In this work, we study the problem of common and unique feature extraction from noisy data. When we have N observation matrices from N different and associated sources corrupted by sparse and potentially gross noise, can we recover the common and unique components from these noisy observations? This is a challenging task as the number of parameters to estimate is approximately thrice the number of observations. Despite the difficulty, we propose an intuitive alternating minimization algorithm called triple component matrix factorization (TCMF) to recover the three components exactly. TCMF is distinguished from existing works in literature thanks to two salient features. First, TCMF is a principled method to separate the three components given noisy observations provably. Second, the bulk of the computation in TCMF can be distributed. On the technical side, we formulate the problem as a constrained nonconvex nonsmooth optimization problem. Despite the intricate nature of the problem, we provide a Taylor series characterization of its solution by solving the corresponding Karush-Kuhn-Tucker conditions. Using this characterization, we can show that the alternating minimization algorithm makes significant progress at each iteration and converges into the ground truth at a linear rate. Numerical experiments in video segmentation and anomaly detection highlight the superior feature extraction abilities of TCMF.

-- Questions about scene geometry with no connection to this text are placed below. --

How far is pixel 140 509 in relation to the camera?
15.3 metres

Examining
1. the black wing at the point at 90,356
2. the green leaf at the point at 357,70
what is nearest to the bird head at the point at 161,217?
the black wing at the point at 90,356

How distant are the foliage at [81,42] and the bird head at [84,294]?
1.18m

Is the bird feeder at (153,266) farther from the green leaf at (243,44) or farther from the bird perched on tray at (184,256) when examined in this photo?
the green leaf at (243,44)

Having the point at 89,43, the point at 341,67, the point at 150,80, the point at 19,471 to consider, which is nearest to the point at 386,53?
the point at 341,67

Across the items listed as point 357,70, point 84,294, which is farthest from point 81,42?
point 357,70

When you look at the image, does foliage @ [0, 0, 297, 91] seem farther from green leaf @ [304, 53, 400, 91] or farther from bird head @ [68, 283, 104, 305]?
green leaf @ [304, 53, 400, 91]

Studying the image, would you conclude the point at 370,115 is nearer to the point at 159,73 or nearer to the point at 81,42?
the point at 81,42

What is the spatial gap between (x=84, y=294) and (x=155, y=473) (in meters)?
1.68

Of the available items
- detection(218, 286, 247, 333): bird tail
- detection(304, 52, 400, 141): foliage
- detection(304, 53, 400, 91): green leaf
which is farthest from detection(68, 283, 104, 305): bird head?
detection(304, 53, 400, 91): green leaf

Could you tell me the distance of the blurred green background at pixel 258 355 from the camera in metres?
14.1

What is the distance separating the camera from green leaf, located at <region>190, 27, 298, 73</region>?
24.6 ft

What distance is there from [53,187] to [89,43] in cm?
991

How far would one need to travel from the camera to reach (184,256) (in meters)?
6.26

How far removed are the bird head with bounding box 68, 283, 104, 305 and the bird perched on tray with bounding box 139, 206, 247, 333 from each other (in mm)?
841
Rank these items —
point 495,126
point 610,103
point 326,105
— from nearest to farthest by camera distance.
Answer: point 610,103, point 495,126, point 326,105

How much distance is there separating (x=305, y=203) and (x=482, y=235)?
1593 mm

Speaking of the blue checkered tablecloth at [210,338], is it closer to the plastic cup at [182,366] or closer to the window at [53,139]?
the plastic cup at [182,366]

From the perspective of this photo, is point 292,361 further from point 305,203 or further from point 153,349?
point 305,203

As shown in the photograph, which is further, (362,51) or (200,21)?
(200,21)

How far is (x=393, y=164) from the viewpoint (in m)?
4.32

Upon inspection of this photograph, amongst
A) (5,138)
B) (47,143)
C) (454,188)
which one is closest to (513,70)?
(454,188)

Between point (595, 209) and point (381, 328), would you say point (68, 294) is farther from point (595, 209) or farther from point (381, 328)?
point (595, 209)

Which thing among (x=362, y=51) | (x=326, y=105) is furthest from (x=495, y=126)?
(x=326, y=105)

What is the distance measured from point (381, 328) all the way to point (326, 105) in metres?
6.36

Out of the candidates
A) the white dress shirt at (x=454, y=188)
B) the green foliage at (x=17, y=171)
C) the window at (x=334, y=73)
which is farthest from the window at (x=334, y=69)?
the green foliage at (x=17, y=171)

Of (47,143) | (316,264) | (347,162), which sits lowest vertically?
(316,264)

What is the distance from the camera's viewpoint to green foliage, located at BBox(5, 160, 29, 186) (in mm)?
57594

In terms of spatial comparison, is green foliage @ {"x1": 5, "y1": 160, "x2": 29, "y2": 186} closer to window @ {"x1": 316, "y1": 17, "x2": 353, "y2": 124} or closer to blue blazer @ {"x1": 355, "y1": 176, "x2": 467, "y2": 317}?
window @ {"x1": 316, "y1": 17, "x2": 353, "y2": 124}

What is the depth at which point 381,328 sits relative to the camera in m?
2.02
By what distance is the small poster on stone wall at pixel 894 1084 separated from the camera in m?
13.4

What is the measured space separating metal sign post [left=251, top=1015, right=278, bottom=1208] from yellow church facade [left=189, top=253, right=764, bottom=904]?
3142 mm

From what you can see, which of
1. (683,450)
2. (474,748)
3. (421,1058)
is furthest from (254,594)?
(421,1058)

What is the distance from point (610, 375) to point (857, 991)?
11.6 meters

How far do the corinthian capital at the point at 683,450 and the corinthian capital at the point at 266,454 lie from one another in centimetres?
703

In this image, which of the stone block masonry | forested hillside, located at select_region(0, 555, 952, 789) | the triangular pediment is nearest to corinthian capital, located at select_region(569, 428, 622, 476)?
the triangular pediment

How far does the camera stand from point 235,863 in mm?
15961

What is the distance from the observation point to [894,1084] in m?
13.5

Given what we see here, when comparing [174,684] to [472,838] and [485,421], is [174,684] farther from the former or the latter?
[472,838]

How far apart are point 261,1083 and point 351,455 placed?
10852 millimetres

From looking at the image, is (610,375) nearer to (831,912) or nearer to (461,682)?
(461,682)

翻译：本文研究从含噪数据中提取共性特征与独有特征的问题。当我们从N个不同但相关的数据源获得N个观测矩阵，且这些矩阵被稀疏且可能显著的噪声污染时，我们能否从这些含噪观测中恢复出共性分量与独有分量？这是一项极具挑战性的任务，因为待估计参数的数量约为观测数量的三倍。尽管存在困难，我们提出了一种直观的交替最小化算法——三重分量矩阵分解（TCMF），能够精确恢复这三个分量。TCMF与现有研究相比具有两个显著特点：首先，TCMF是一种能够从含噪观测中可证明地分离三个分量的原理性方法；其次，TCMF的主要计算过程可以分布式执行。在技术层面，我们将该问题表述为带约束的非凸非光滑优化问题。尽管问题结构复杂，我们通过求解相应的Karush-Kuhn-Tucker条件，给出了其解的泰勒级数表征。利用这一表征，我们可以证明交替最小化算法在每次迭代中都能取得显著进展，并以线性速率收敛到真实解。在视频分割和异常检测中的数值实验突显了TCMF卓越的特征提取能力。